Adegbile and Lightfoot were the featured guests for the inaugural episode, and spoke about some specific reforms that could reset the relationship between police forces and their respective communities, including finding ways to translate federal policies to the local level and fundamentally re-thinking what the job description of police officers should be.
Appointed by President Barack Obama to serve on the U.S. Commission on Civil Rights, Adegbile is also former Acting President of the NAACP Legal Defense and Educational Fund and defended the Voting Rights Act before the U.S. Supreme Court. He and his firm helped the Conference craft a detailed blueprint for police reform going forward.
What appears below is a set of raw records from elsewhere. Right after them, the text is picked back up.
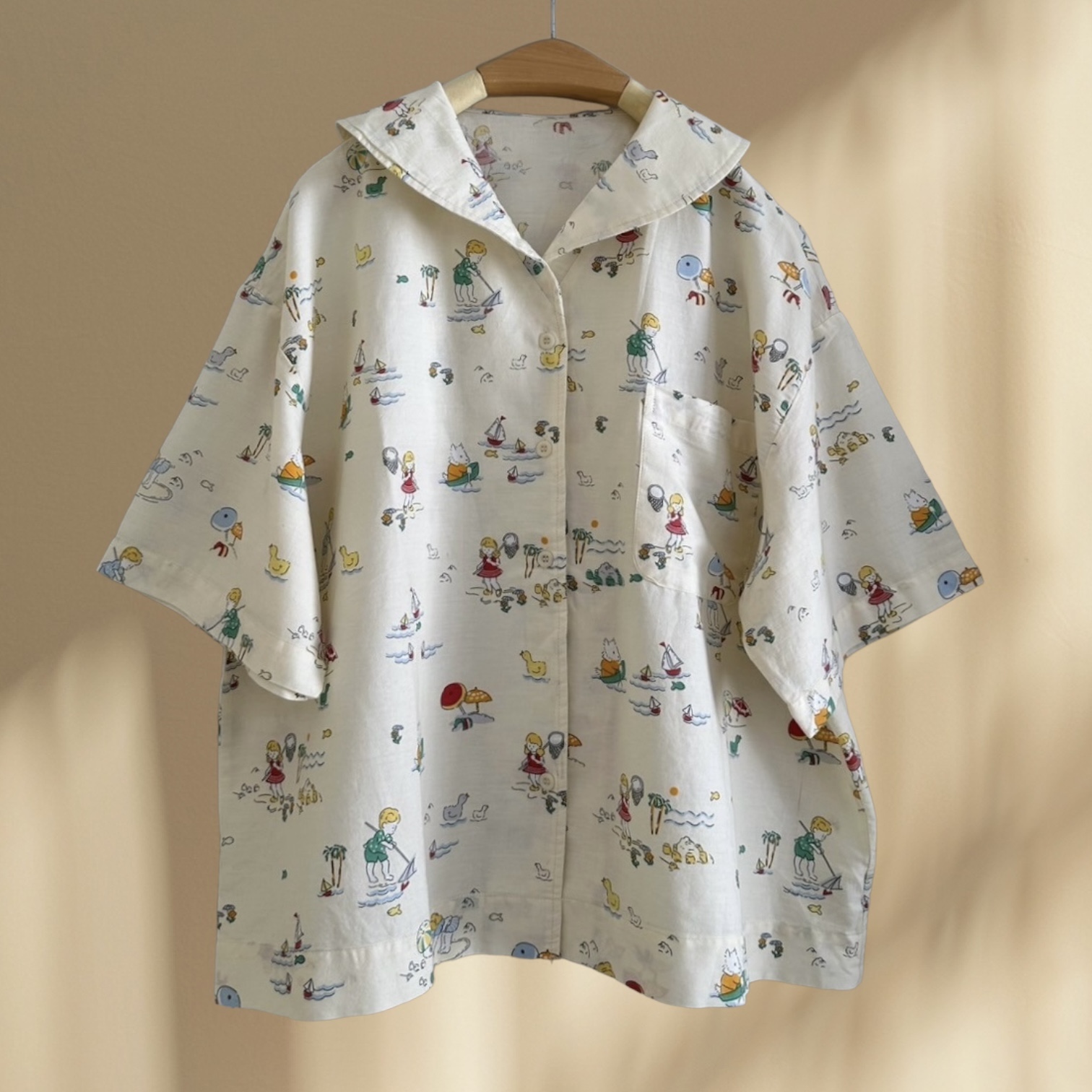 เสื้อคอวีผ้าฝ้ายลายพิมพ์น่ารักๆแต่งกระเป๋า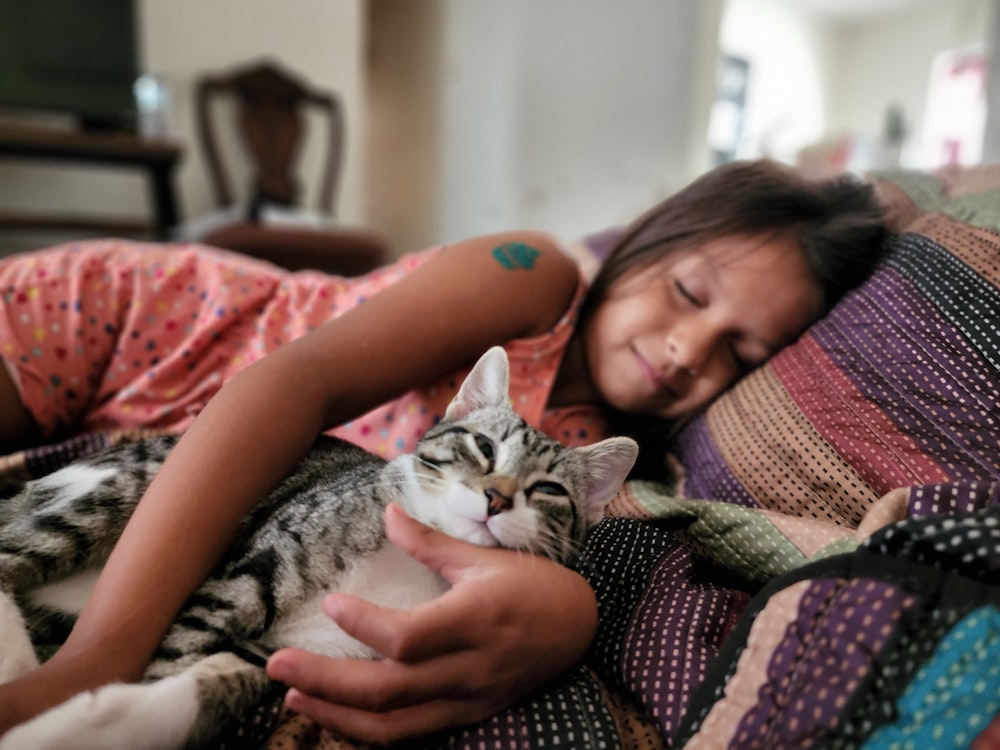 a woman lying on a couch with a cat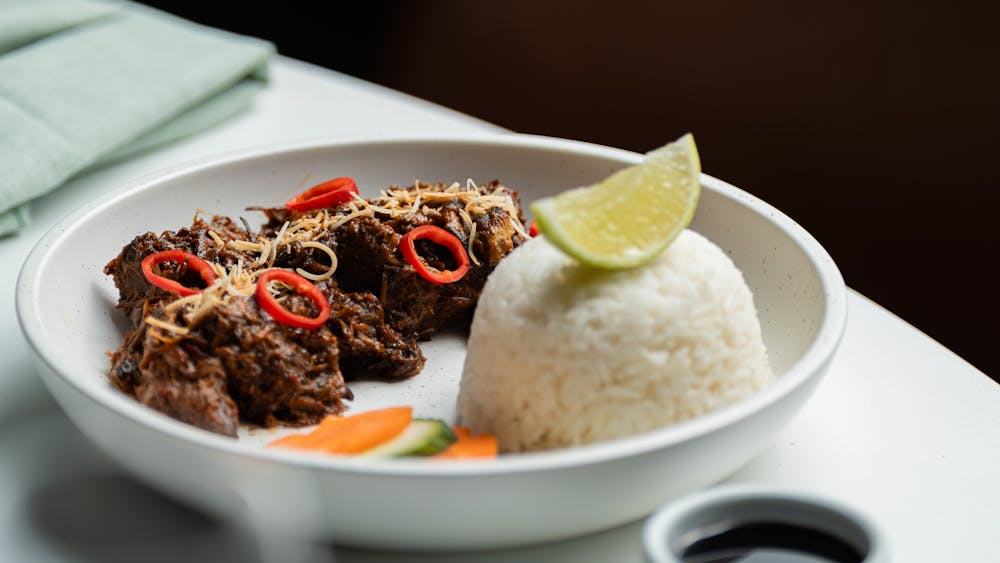 a tender beef cheek, marinated in traditional spices and expertly cooked to perfection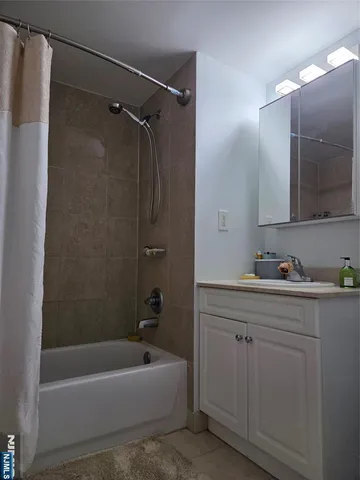 a bathroom with a tub a sink and mirror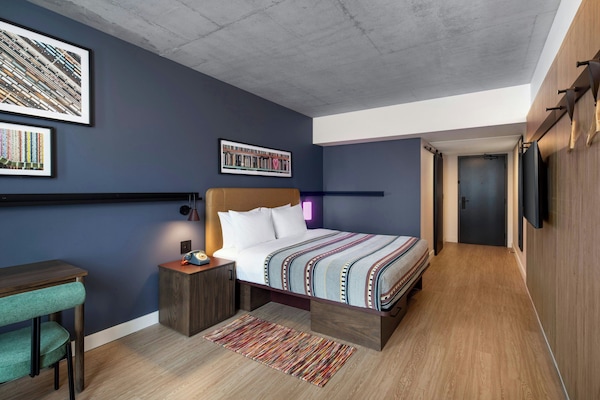 Room, 1 King Bed | Hypo-allergenic bedding available, minibar, in-room safe, WiFi (free)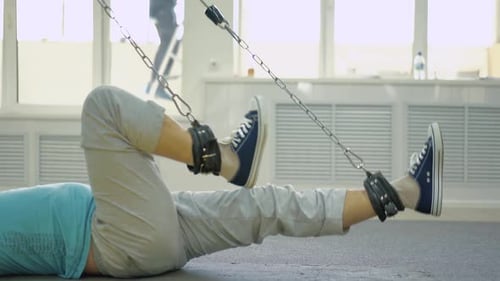 Person Performs an Exercise to Restore the Leg Muscles 1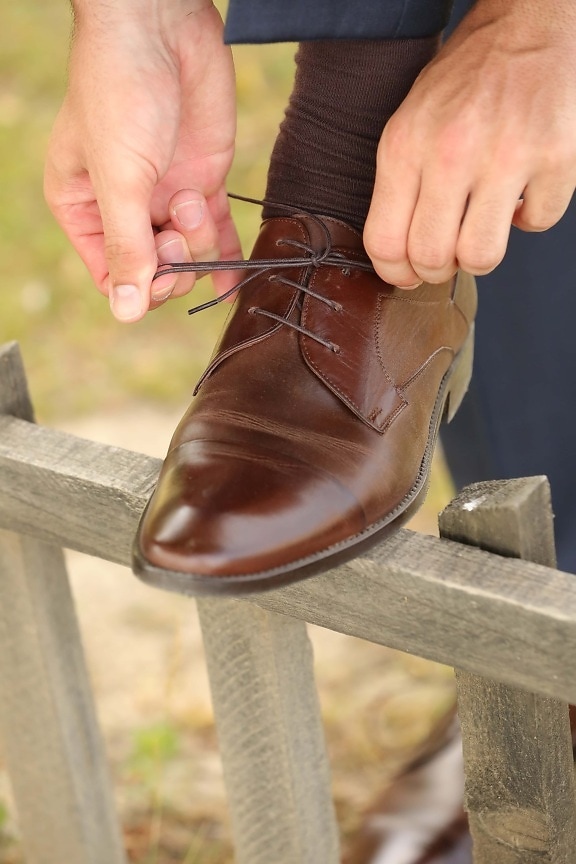 shoelace, light brown, shoe, sock, hands, picket fence, businessman, footwear, hand, foot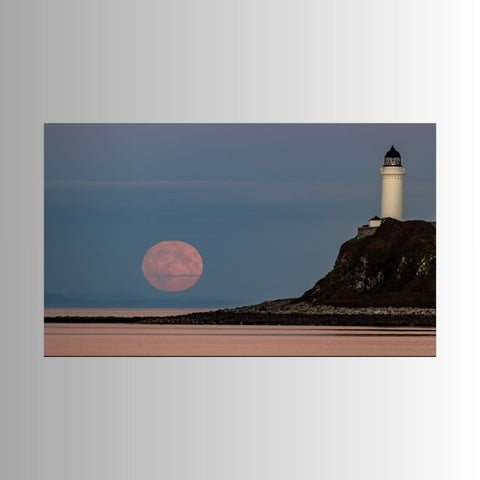 Photograph print of a lighthouse on a cliff with a pink moon in the sky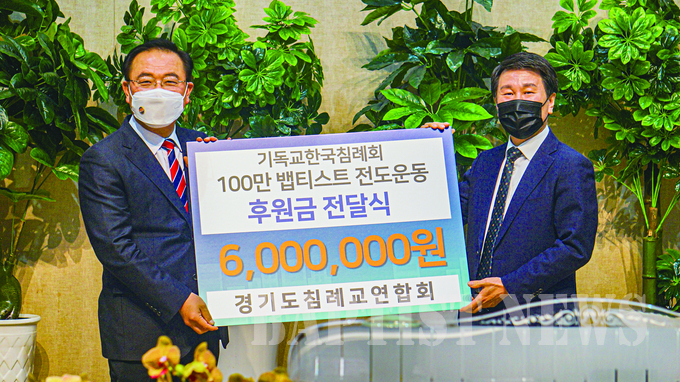 경기도침례교연합회 대표회장 김광호 목사(사진 오른쪽)가 고명진 총회장에게 100만 뱁티스트 전도운동 후원금을 전달하고 있다.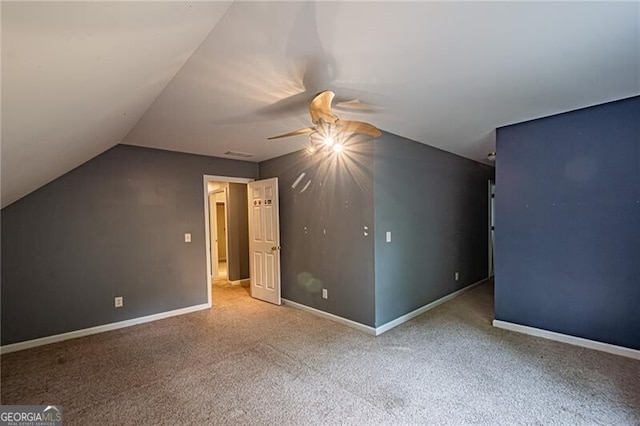 unfurnished bedroom with vaulted ceiling, ceiling fan, and carpet floors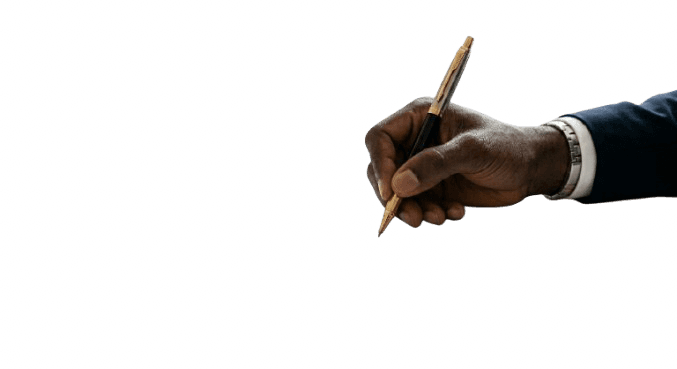A hand holding a black pen, poised to write or draw on a surface.
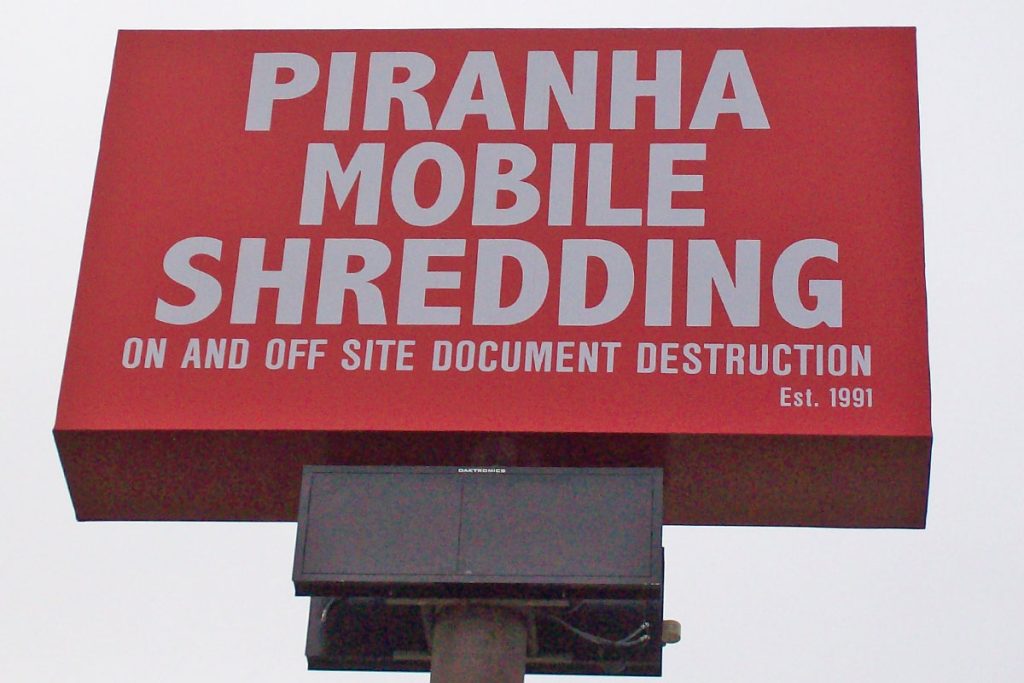 Piranha Mobile Shredding Pole Sign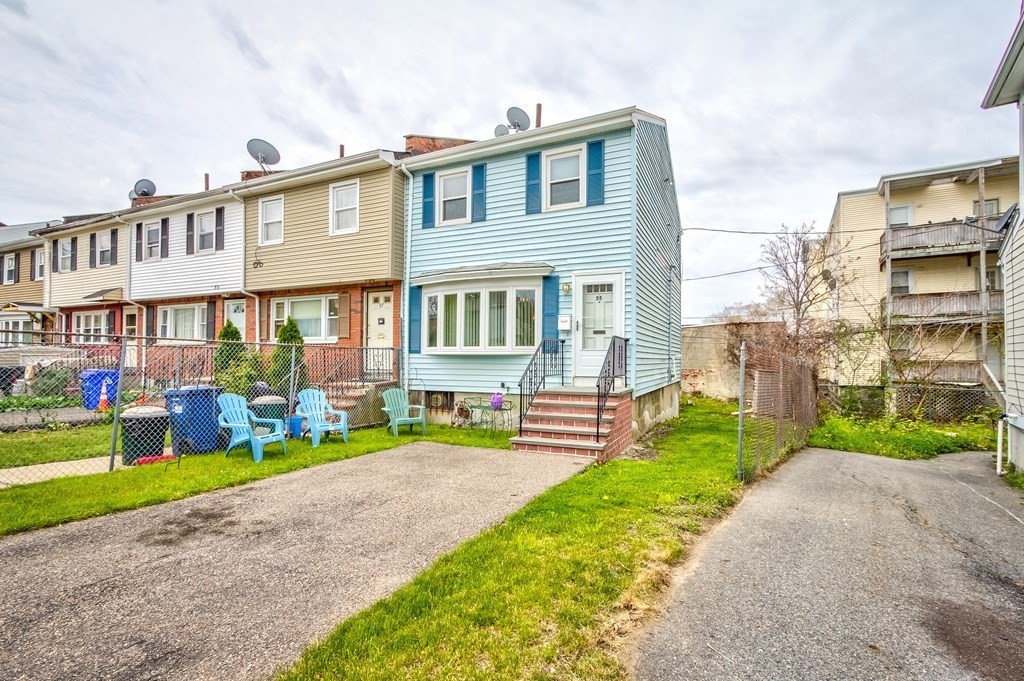 55 Jacob Street Boston, MA 02124 - Photo 22 of 22 a front view of a house with a yard table and chairs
“I’m often struck that when people focus on police reform and particularly when minority communities and black and LatinX communities are calling for fair and equitable policing and a meaningful reset of the police-community relationship, some read those calls to mean that these communities have a different objective regarding their public safety,” Adegbile said during the podcast discussion, adding that it’s important to recognize that these different communities vary in important ways.
Lightfoot agreed, pointing out that one of the major challenges in creating tailored reform measures is that there is tremendous nuance in these issues and communities and the loudest voices and most prominent demands and slogans aren’t always necessarily representative of a certain group.
Lightfoot said that Debo’s work, and the work of his partners at WilmerHale, “was essential in helping us to get organized, to formulate our policies, and was really invaluable in terms of giving us the best practices from across the country on a range of different issues that the working group was grappling with.”